| ANLEITUNG ZUR AUFGABE |
Geben Sie jede Textzeile des gesamten Materials als Zeichenkette in einer JSON-Liste aus, wobei Leerzeilen entfallen. Die Bilder gehören nicht in die Antwort.

| MATERIAL ZUR AUFGABE |
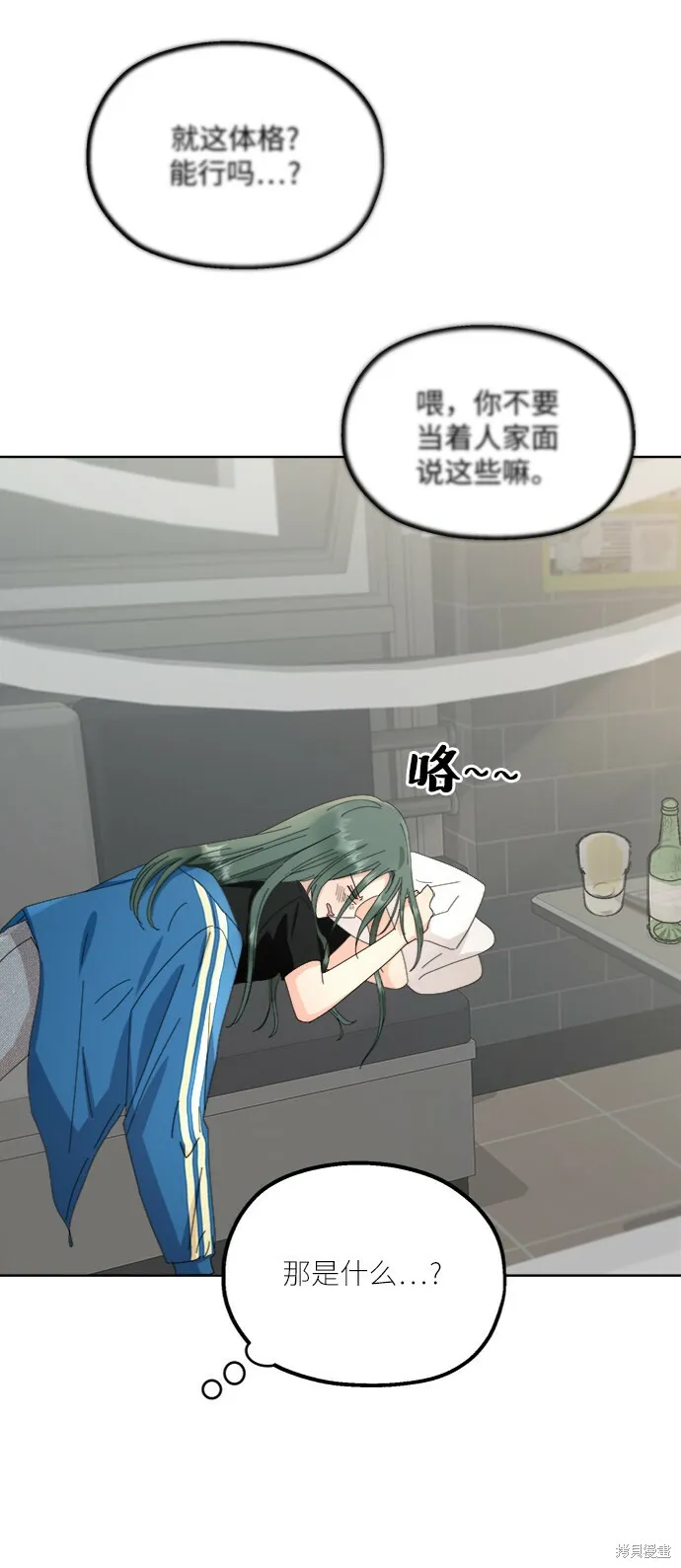 第150页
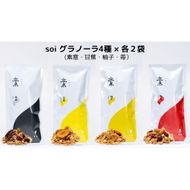 soi グラノーラ４種×各２袋(素意・甘蕉・柚子・苺） 232238_PP61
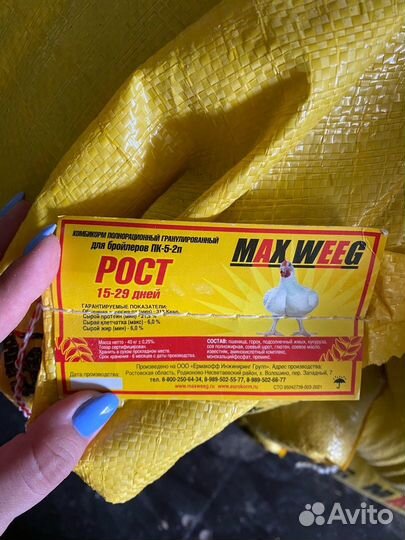 Комбикорм еврокорм максвиг старт бройлер 15-29 дн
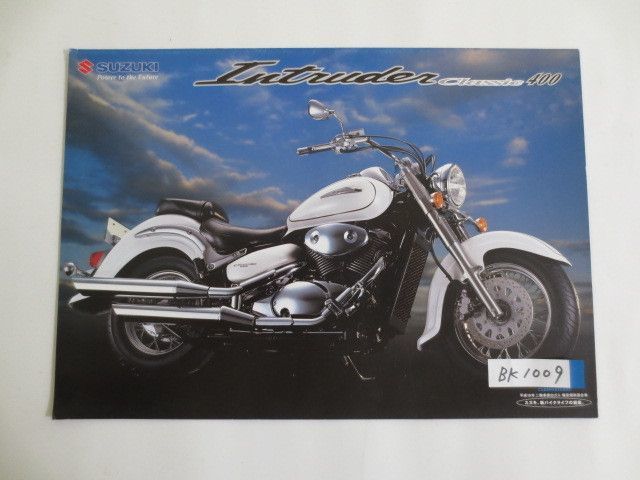 SUZUKI スズキ INTRUDER CLASSIC 400 イントルーダー クラシック BC-VK54A カタログ パンフレット チラシ 送料無料拍卖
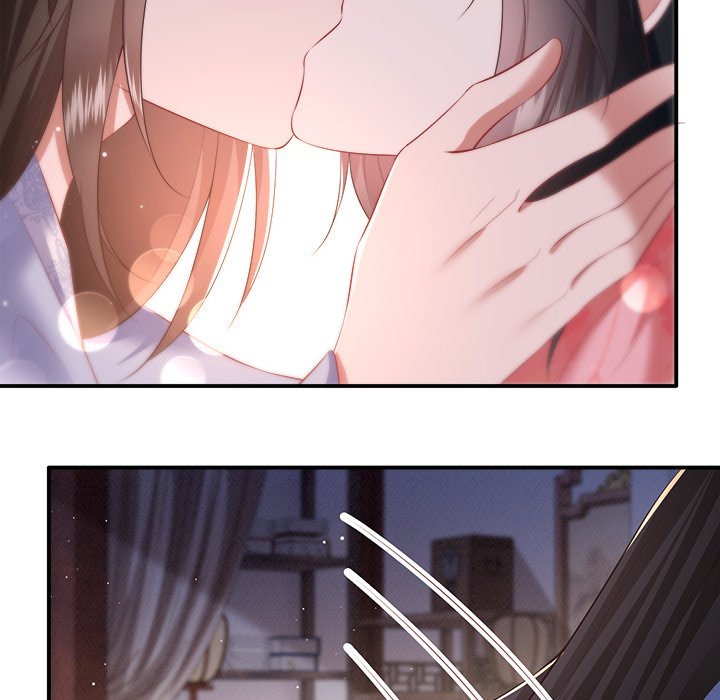 Read The Queen of Hell chapter 67 image 51 on Lezhin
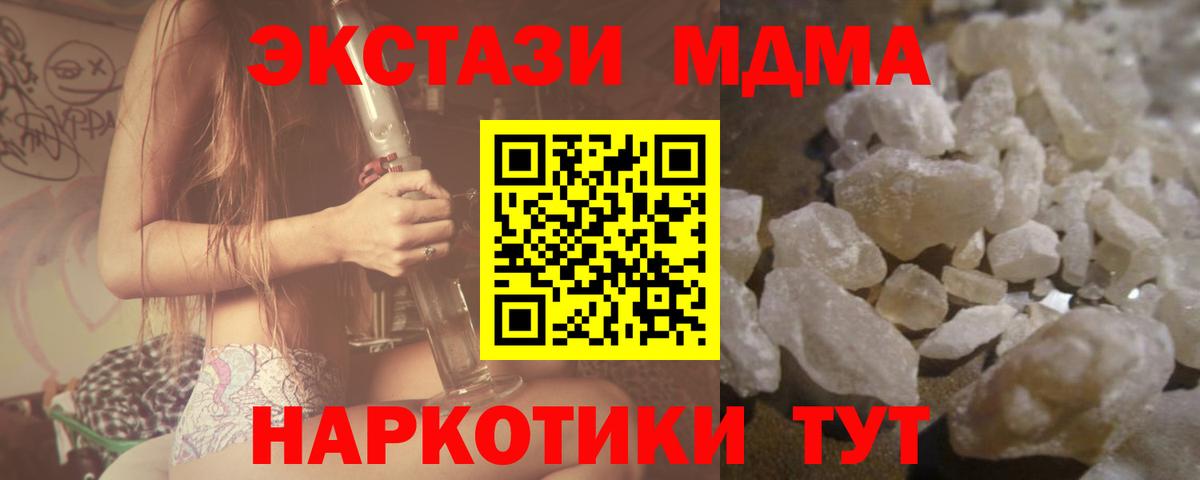 MDMA молли  Вход с VPN  Кондопога 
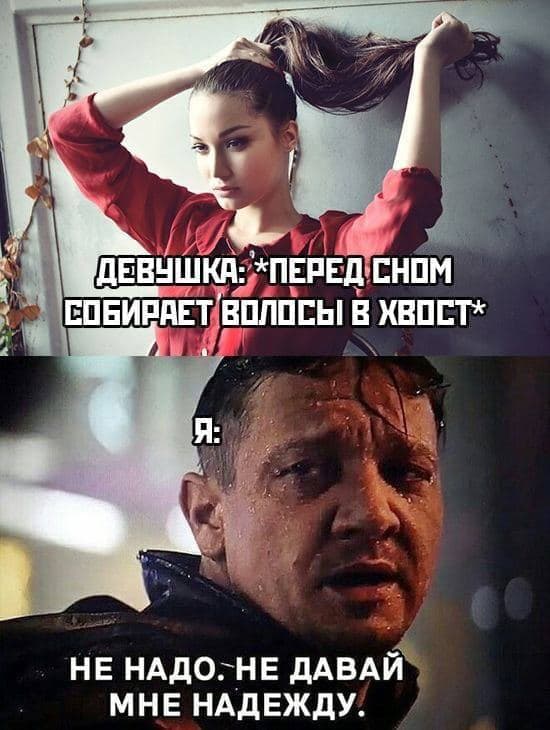 Пятница. И немного слегка пошлых картинок с надписями и без 16+ (11.02)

| ERLEDIGTE AUFGABE |
[
  " 第150页",
  " soi グラノーラ４種×各２袋(素意・甘蕉・柚子・苺） 232238_PP61",
  " Комбикорм еврокорм максвиг старт бройлер 15-29 дн",
  " SUZUKI スズキ INTRUDER CLASSIC 400 イントルーダー クラシック BC-VK54A カタログ パンフレット チラシ 送料無料拍卖",
  " Read The Queen of Hell chapter 67 image 51 on Lezhin",
  " MDMA молли  Вход с VPN  Кондопога ",
  " Пятница. И немного слегка пошлых картинок с надписями и без 16+ (11.02)"
]